**What to work on**
Starting at the line containing "Considering all objects, is" and continuing to the end of the listing below, render those lines as a Markdown table with the columns Row and Line. Number the rows and leave out blank lines.

——

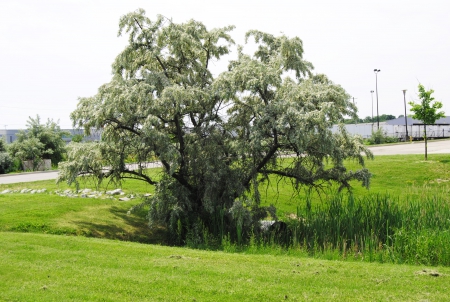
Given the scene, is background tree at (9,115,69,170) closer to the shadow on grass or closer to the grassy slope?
the grassy slope

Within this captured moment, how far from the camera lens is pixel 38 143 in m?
28.0

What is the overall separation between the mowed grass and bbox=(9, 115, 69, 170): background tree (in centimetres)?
2110

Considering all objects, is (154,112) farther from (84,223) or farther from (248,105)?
(84,223)

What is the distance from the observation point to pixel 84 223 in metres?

——

**Exercise result**
| Row | Line |
|---|---|
| 1 | Considering all objects, is (154,112) farther from (84,223) or farther from (248,105)? |
| 2 | (84,223) |
| 3 | What is the distance from the observation point to pixel 84 223 in metres? |